6/29/10

Summer Break!

We're on summer break this week, a welcome respite from class.  We were in the cold garde manger room for the past six weeks, for garde manger and for international, but when we get back we're starting off in Ventana, which is the fine dining restaurant on the school premises.  We'll do 6 weeks at Ventana, 3 in back of the house and 3 in front of house - so I'll get to see whether I can still wait tables worth a shit.

Ventana's schedule is bananas.  Class starts at 3:30, not the normal 5:30, and goes to 11pm.  I got special permission from my boss to leave my day job early in order to make it to school on time, provided I stay up on my work and put some hours in on Saturdays.  Kinda sucks but I had no other choice; I had already pursued tons of avenues at the school, talking with the head chef, the director of admissions, the VP of student affairs, I really tried to make this work without having to affect work, but it wasn't possible.  Some of my friends have strict jobs, like veterinary jobs and demanding office jobs, project management, I just hope they can make it work like I did.  I still feel like I'm about to enter a whole new circle of hell here, with 10 additional hours of school per week.

Ventana has a nice menu, and it'll be fun to be in a kitchen, rather than a lab.  Our labs have lacked time pressure and the urgency of a kitchen, as well as the teamwork and need to stay organized.  Messes have been okay in lab.  Poor communication has been okay in lab.  None of this will work in a restaurant setting, you must execute, communicate well, and be clean.  Some students will do just fine, but there's a few who just might shit themselves.  And Ventana isn't anywhere near as high pressure as other restaurants.

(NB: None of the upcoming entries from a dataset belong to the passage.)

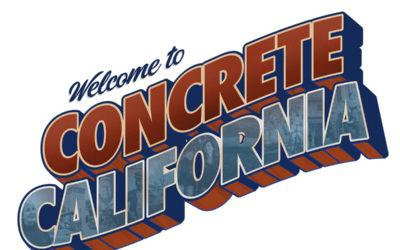 Concrete California: Jean Okuye's Story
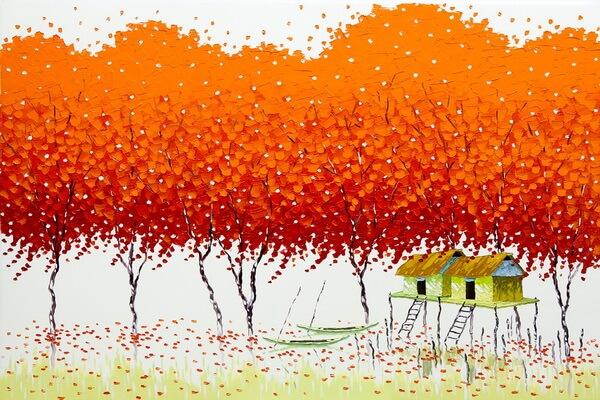 Деревья в живописи Фэн Тчу Транг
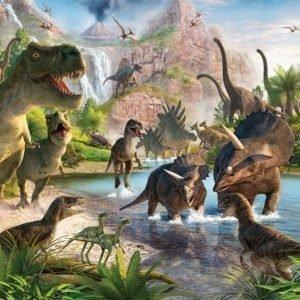 Walltastic Seinäkoriste Dinosaurus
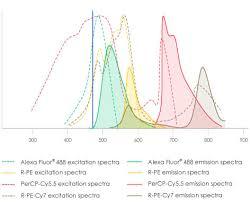 Laser Dye Chart Understanding Fluorophores Abcam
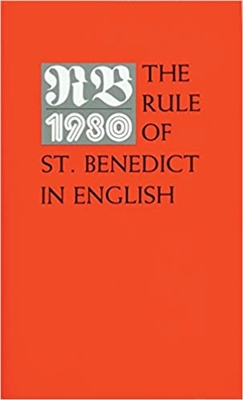 RB 1980: The Rule of St. Benedict in English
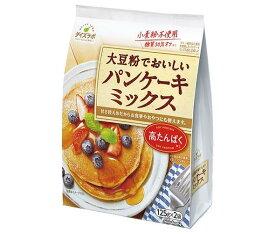 送料無料 マルコメ ダイズラボ パンケーキミックス 250g(125g×2)×12袋入 北海道・沖縄・離島は別途送料が必要。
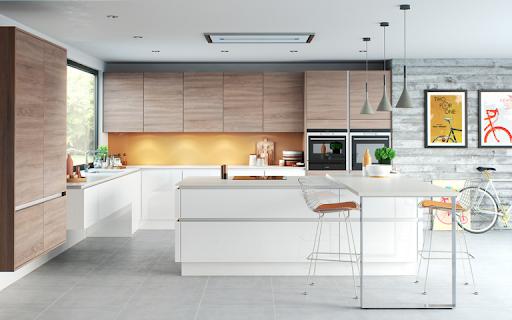 Xu hướng màu sắc thiết kế bếp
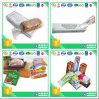 Le HDPE clair a intercalé des feuilles d'épicerie pour des nourritures d'emballage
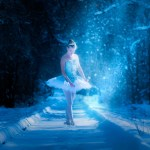 Snow Queen (deep in the forest)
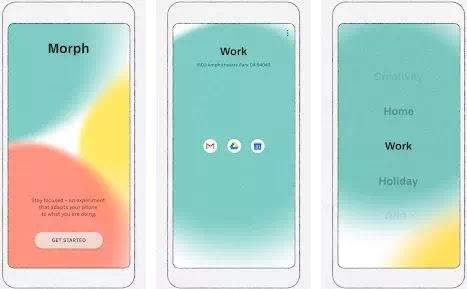 6 aplikasi Google untuk mengatasi kecanduan smartphone-3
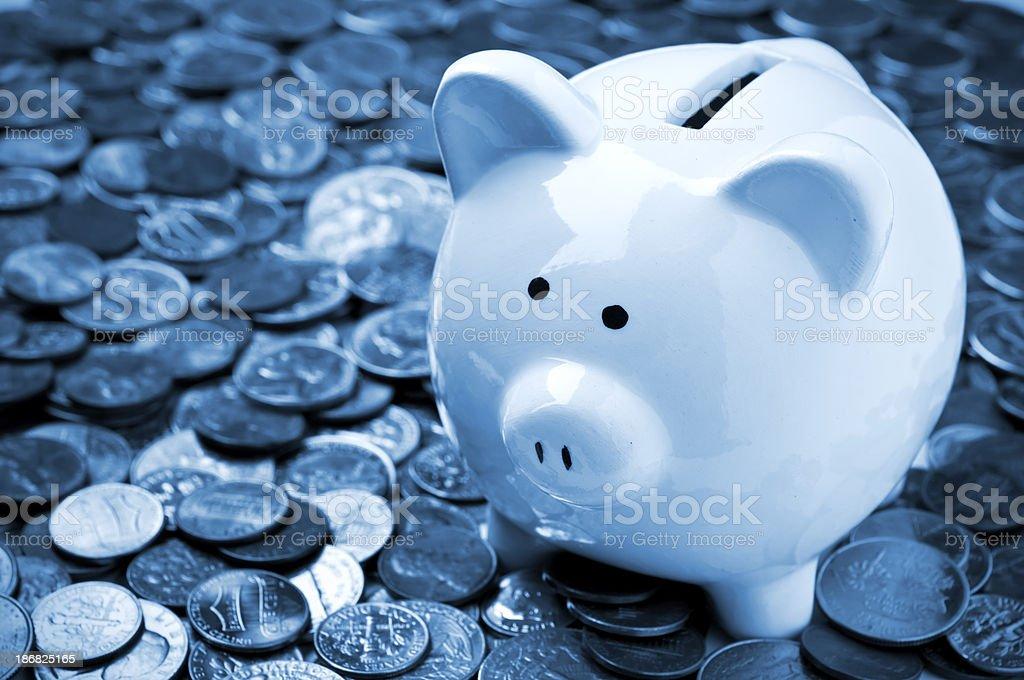 Savings Concept royalty-free stock photo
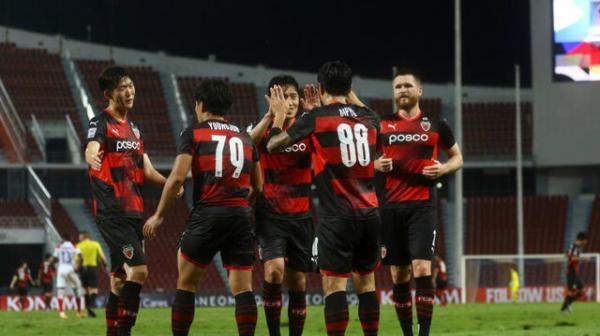 نتایج گروه G و H لیگ قهرمانان آسیا ، پیروزی پرگل ناگویا و پوهانگ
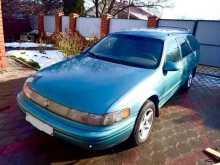 Краснодар Taurus 1993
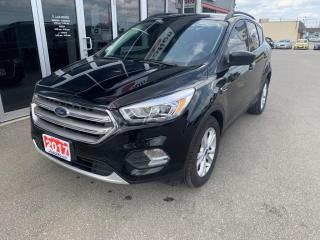 Used 2017 Ford Escape SE for sale in Chatham, ON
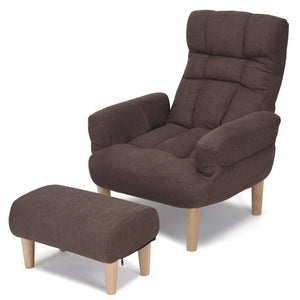 Lazy Sofa Chair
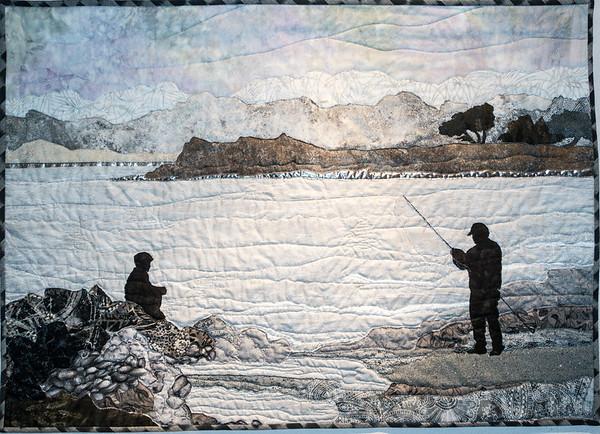 Winter Fishing - Tomi Speed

But all that's for next week.  What's amazing is that everything is working out.  Every obstacle has worked itself out with some faith, some creativity, and some elbow grease.  Staging, scheduling, externship, my real job, the kids, Ventana.  Everything has worked out.  To me that is proof positive that chasing a dream is worth it, and that it'll work itself out.  Having faith is an idea that has fallen out of vogue with my generation, but there's something to be said for optimism.

6/16/10

Morocco was a riot

Turkey and Morocco tonight, big bold flavors of lamb and honey, cumin and lemon, onion, bulghur, and fig.  We made lamb tagine and couscous, the tagine turned out so good, very rich with tender lamb. 

Another group had kebabs of lamb, onion, and peppers.  As they cut the lamb, a pile of fat trimmings grew, which we'd normally throw away.  Tonight though, my friend L decided to skewer the fatty trimmings, grill it along with the kebabs, and eat it for himself.  He grills this fat on a stick, for some fucked up reason devours this fat on a stick, and thinks nothing of it, end of scene.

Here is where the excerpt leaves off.